Jetzt sitzt sie ihm gegenüber, mit einem Blick, der ihm wortlos entgegenschreit, dass er und alle anderen bei der Polizei sich auf direktem Wege zum Teufel scheren können. Er schluckt sein Unbehagen hinunter, weil er nun mal Sivs Warnungen zum Trotz beschlossen hat, eine Reaktion zu provozieren.
»Ich war von Anfang an unsicher, ob du überhaupt arbeiten solltest.«
Er sagt es bedächtig. Idun erstarrt und presst die Lippen zusammen.
»Sie hätten dich krankschreiben müssen, zumindest war das mein erster Gedanke.«
Er lässt sich mit dem Weiterreden Zeit.
»Aber inzwischen glaube ich fast, dass ein Gespräch beim Psychologen die bessere Alternative wäre.«
Die Reaktion kommt wie erwartet – und wie aus der Pistole geschossen.
»Was hast du gerade gesagt?«
Die Irritation ist ihr deutlich anzuhören.
Anders seufzt theatralisch und hört selbst, wie komisch es klingt.
»Ich habe gesagt, dass ich glaube, dass du zum Psychologen gehen solltest.«
Idun springt von ihrem Stuhl auf und fuchtelt so wild herum, dass er den Windzug spürt, weil ihre Hand nur Zentimeter vor seinem Gesicht vorbeizischt.
»Einen Scheißdreck sollte ich!«
Da ist sie.

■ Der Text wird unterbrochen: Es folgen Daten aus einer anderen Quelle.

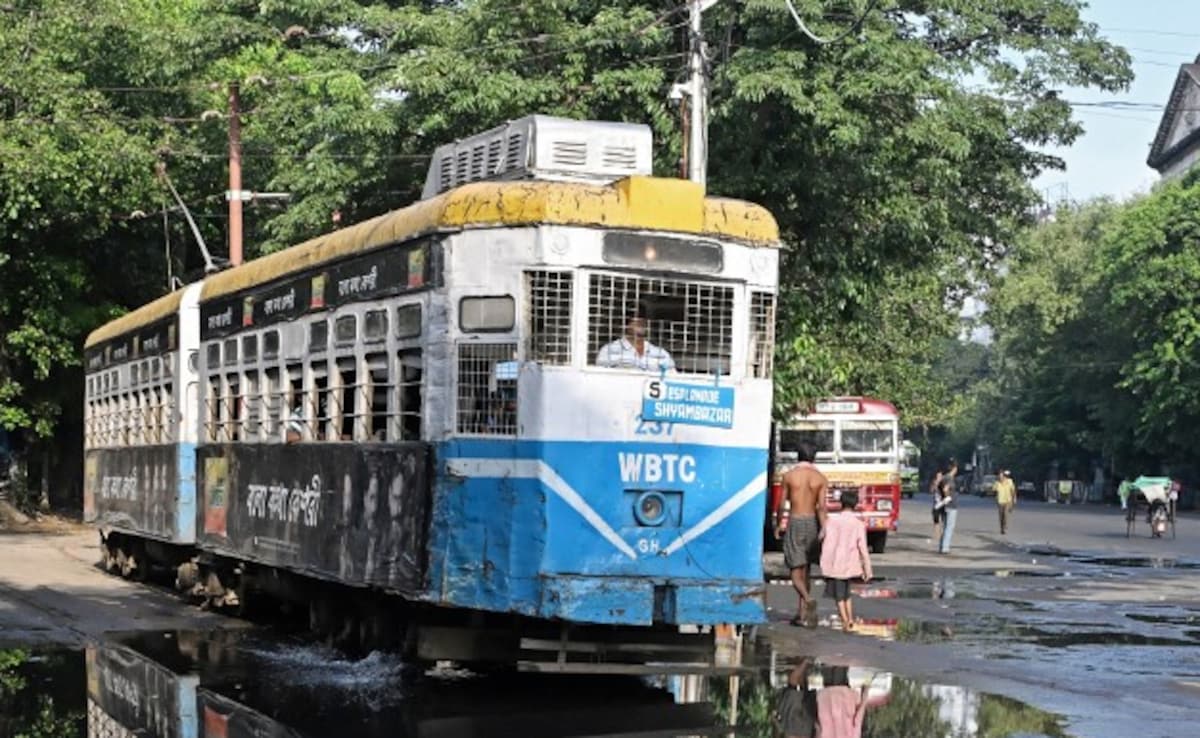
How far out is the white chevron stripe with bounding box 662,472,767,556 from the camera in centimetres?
1133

Die Urkraft.
»Du weißt genau, dass das Blödsinn ist.«
Unwillkürlich denkt Anders, dass sie gerade eher Calle als sich selbst gleicht.
»Was soll ich verdammt noch mal beim Psychologen? Drüber plaudern, dass Calle meinetwegen schwer verletzt wurde? Darüber soll ich plaudern? Während Ellen immer noch verschwunden ist und vielleicht umgebracht oder vergewaltigt wurde? Findest du das wirklich? Ja?«
Sie schreit so laut, dass ihm die Ohren wehtun. Er spürt, wie er langsam erschlafft und wie sich in seinem Hinterkopf ein leichter Kopfschmerz ausbreitet. Die Wut ist der Weg aus dem Schock, der Weg zurück zu ihren analytischen Fähigkeiten – und nie zuvor hat er sie dringender gebraucht als heute.
Mit gespielter Ruhe sieht er sie an.
»Verstehe. Aber weißt du, Idun … was du durchgemacht hast, kann man nicht einfach beiseiteschieben, ohne dass der Arbeitgeber gewisse Maßnahmen ergreifen müsste. Du gehst entweder zum Psychologen … oder du lässt dich krankschreiben. Und das bestimme ich, nicht du.«
Sie starrt ihn wutentbrannt an. Er hält ihrem Blick stand und muss sich zusammenreißen, um nicht zu schmunzeln.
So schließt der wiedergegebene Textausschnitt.